Get More Done and Feel Better With Meditation

How much more do you get done in a day when you are happy? I’m talking free of stress, free of fear (just another word for stress), and free of anxiety (again, stress). Don’t you feel more willing to get up and get out? When I’m happy, I’m more apt to get my workout done, get the laundry started, clean up the living room, plan fun stuff to do…but when I’m negative I don’t want to do anything. An object in motion tends to stay in motion, an object stuck on the couch in a funk tends to stay on the couch. It’s a cyclical system that feeds back on itself.

How do we break the cycle? I don’t know about you, but I want to feel better and get more done today. In a word: meditation. Now before you think I’m going all new-age kookie-dooks on you, hear me out.

There are more than 3,000 scientific studies qualifying the benefits of meditation so you can read up on those if you like. Most notably, a consistent meditation practice increases concentration (1), reduces depression (2), reduces anxiety (3), relieves chronic pain (4), prevents dementia (5), reduces junk food cravings (6), and generally improves happiness as a result.
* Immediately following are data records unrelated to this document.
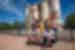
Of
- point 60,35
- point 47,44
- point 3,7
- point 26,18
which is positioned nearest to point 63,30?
point 60,35

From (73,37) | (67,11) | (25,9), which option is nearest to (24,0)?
(25,9)

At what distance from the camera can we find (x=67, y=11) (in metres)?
1.02

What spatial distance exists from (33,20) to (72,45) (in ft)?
1.03

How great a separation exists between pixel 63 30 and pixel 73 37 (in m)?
0.08

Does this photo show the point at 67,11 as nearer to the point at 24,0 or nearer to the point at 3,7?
the point at 24,0

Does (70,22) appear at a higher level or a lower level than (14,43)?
higher

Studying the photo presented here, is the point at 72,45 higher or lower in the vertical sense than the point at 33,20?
lower

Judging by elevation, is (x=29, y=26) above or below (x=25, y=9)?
below

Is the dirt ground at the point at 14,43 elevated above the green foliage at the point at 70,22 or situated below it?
below

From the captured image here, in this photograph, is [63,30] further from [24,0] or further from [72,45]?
[24,0]

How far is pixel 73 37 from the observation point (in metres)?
1.01

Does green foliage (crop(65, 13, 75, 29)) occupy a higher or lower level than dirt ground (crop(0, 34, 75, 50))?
higher

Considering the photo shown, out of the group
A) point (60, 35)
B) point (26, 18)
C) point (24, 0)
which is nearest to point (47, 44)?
point (60, 35)

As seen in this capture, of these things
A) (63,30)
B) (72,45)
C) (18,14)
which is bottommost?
(72,45)
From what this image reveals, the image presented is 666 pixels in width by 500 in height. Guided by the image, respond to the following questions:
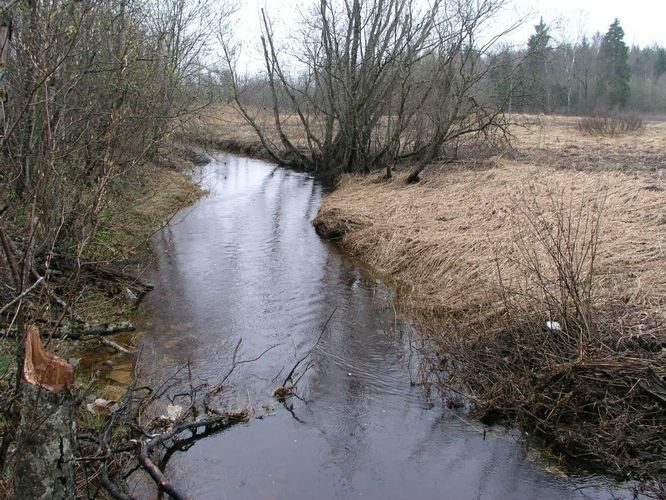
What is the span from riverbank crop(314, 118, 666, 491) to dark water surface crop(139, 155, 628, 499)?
41 cm

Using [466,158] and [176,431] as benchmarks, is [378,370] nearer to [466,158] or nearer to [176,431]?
[176,431]

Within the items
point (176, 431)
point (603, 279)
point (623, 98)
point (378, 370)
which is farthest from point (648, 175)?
point (623, 98)

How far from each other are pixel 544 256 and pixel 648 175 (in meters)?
6.12

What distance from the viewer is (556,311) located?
5.73 metres

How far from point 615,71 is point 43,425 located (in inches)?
2251

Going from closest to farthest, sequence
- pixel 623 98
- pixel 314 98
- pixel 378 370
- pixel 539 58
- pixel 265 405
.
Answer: pixel 265 405 → pixel 378 370 → pixel 539 58 → pixel 314 98 → pixel 623 98

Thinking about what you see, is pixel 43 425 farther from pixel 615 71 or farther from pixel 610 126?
pixel 615 71

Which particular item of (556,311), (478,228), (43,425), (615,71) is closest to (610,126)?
(478,228)

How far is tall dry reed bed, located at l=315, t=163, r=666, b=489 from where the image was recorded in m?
4.88

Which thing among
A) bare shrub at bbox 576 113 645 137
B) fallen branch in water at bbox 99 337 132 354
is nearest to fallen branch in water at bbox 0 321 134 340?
fallen branch in water at bbox 99 337 132 354

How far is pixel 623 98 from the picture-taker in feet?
161

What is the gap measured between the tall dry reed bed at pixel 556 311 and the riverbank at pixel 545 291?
0.7 inches

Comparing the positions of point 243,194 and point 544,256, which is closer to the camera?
point 544,256

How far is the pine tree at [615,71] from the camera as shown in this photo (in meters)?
48.9
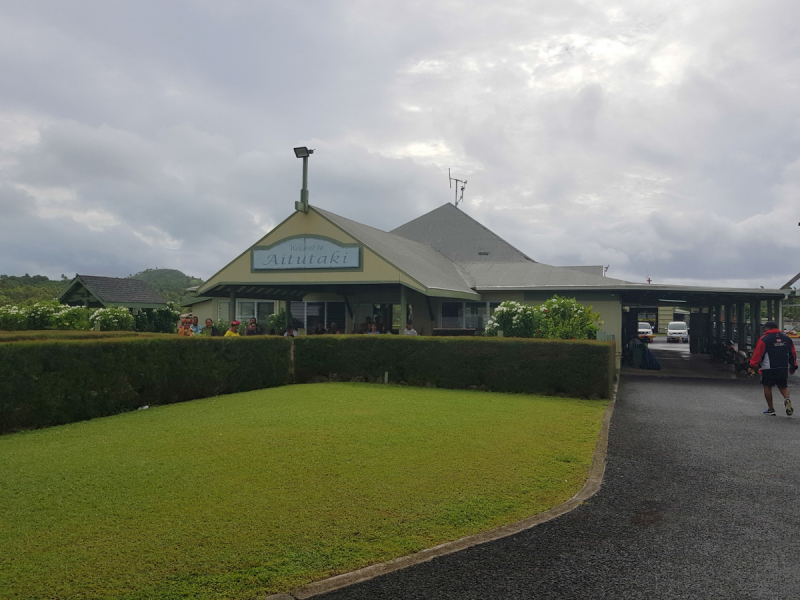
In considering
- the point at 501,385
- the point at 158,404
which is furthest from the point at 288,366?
the point at 501,385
You don’t have to practice for hours a day or dedicate your life to the pursuit of deeper planes of consciousness to reap the benefits, either. The key to a successful meditation practice is consistency. Find a time that works for you each day and stick to it. Start with 2 minutes, then 5, then 10…you are in charge of how long you sit.

Then, increase your mindfulness throughout the day. Notice things that you wouldn’t normally notice. Pay attention to tasks that you usually put on automatic pilot. Another way to put it is to be present in the moment. Not on your phone, not thinking about what to make for dinner, not lamenting the poor choice you made for breakfast, or the what you should have said to the rude person at the store–the key to happiness is the present moment.
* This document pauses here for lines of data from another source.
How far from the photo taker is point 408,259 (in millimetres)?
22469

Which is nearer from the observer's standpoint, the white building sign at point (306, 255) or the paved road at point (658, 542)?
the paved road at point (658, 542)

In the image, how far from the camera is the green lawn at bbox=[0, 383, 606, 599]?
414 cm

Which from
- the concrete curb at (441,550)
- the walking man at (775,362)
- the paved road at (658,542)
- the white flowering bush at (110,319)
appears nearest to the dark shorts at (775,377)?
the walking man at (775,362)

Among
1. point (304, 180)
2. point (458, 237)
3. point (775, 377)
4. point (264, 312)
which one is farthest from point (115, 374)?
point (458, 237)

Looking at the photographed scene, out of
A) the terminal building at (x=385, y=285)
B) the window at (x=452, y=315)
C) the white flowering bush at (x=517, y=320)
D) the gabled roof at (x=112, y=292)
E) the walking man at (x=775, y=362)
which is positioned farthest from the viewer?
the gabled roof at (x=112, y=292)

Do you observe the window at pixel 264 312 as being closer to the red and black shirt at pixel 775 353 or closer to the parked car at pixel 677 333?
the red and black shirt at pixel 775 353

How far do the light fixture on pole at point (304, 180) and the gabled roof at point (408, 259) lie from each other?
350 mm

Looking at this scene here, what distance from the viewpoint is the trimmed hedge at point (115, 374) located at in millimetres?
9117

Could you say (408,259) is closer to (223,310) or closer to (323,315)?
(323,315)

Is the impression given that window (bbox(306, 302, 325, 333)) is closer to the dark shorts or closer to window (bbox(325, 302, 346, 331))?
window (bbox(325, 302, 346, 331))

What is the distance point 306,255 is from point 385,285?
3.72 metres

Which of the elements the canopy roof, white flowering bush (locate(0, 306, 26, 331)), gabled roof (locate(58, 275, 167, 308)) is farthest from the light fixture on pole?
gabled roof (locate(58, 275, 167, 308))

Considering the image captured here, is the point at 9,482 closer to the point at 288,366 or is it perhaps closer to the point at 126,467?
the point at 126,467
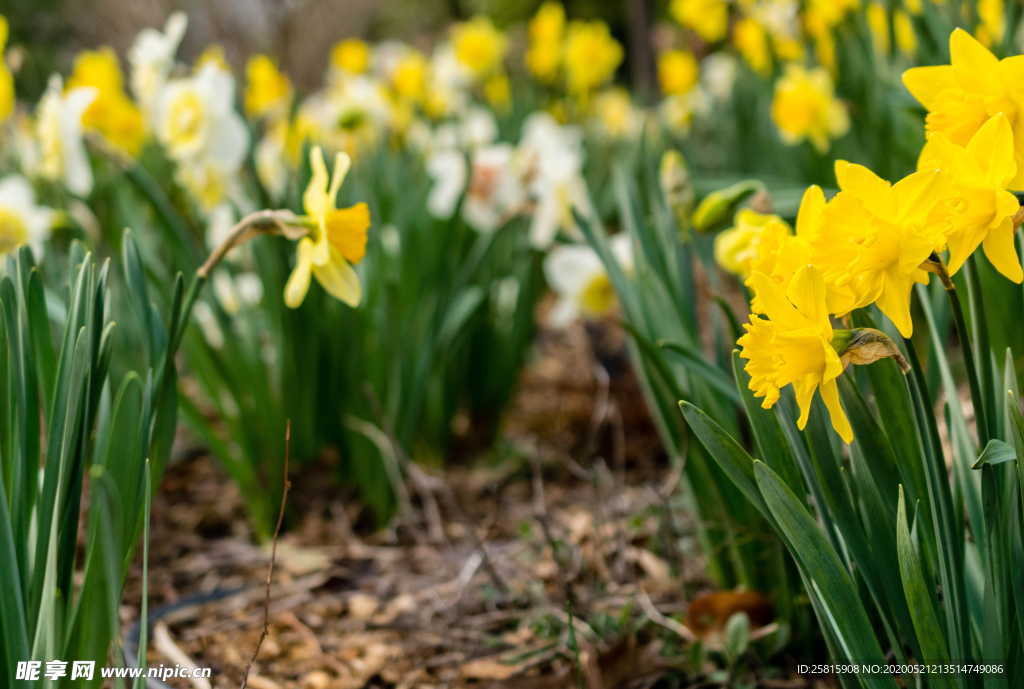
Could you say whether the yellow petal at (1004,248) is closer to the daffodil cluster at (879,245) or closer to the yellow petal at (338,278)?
the daffodil cluster at (879,245)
Meditation and generally being more mindful throughout the day increase happiness. The mechanism behind the phenomenon is that mindfulness breaks the habit of negativity which is innate in all of us. We are evolutionarily pre-programmed to focus on the negative aspects of a situation. This tendency probably served us well when we needed to determine whether someone (or something) was about to kill us, but in modern times negativity is just a bummer.

Mindfulness brings us back to the present moment and allows us to see what is truly going on, which is probably not as bad as you had originally thought.
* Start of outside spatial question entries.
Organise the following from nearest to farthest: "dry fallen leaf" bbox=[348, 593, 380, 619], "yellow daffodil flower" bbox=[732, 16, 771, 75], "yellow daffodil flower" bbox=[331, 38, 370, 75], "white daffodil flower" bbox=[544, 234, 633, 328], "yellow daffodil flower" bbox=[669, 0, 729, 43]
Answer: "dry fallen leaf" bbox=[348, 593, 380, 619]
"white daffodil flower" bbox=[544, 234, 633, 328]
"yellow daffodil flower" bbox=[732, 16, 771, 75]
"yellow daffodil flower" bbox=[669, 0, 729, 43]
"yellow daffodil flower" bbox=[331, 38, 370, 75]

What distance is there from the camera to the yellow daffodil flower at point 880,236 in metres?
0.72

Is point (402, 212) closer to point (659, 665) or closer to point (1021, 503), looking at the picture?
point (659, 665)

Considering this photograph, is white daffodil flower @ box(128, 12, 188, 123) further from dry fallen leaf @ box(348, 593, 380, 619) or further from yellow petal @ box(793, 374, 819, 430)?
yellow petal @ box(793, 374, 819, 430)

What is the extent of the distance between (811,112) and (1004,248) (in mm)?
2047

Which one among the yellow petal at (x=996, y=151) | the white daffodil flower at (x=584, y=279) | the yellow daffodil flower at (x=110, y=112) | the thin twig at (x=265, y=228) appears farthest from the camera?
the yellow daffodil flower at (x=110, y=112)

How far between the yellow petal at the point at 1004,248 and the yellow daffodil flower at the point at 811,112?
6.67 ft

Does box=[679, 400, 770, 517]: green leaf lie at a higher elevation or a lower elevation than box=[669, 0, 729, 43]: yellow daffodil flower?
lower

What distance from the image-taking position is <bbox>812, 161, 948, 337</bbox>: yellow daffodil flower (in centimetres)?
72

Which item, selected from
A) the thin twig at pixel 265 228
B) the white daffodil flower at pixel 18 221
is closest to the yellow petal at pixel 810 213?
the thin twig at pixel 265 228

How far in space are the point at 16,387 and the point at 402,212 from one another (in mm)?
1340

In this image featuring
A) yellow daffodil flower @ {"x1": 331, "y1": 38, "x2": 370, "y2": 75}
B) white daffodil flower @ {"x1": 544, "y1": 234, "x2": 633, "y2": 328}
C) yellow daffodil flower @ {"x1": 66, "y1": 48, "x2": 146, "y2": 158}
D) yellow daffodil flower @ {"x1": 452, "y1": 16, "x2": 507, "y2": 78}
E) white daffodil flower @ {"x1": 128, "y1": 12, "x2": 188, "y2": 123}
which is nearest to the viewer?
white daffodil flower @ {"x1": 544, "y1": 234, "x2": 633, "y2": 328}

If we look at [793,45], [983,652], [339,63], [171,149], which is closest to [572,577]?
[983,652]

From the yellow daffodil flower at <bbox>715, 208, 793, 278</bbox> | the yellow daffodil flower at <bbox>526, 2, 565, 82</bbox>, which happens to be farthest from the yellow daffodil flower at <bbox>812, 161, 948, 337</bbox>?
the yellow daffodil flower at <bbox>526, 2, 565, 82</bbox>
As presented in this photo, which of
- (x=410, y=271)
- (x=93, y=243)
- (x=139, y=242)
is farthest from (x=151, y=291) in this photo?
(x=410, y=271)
So, how do you do this thing?

  • To start, simply choose a time and place where you are unlikely to be distracted.
  • Find a comfortable seat either on the floor or in a chair with your back comfortably straight and your feet on the floor.
  • Lightly close your eyes or unfocus your vision.
  • Rest your hands comfortably on your knees or in your lap. Don’t worry about a hand mudra as a beginner.
  • Begin by focusing on your breath. Take 3 slow, deep breaths in and out to focus your attention. Then breathe normally as you mentally watch your diaphragm move up and down. Listen to the whoosh of your breath in your ears. Feel your breath fill up your belly.
  • When your attention wanders, bring your focus back to your breath. Notice I didn’t say “if your attention wanders,” I said “when.” Even expert meditators like Buddhist monks get “monkey mind.” That’s why I really like this technique and use it often. Your breath is always with you, so you can always focus your awareness on it.
  • Be sure you don’t judge thoughts that pass your mind. Simply notice them and let them move on. They are nothing more than little fluffy clouds floating by in the sky. You don’t let clouds bother you, right? Same with thoughts. In the beginning, it might be like cloud, cloud, cloud, cloud, but once you practice for awhile it will start to be more like cloud……cloud……cloud.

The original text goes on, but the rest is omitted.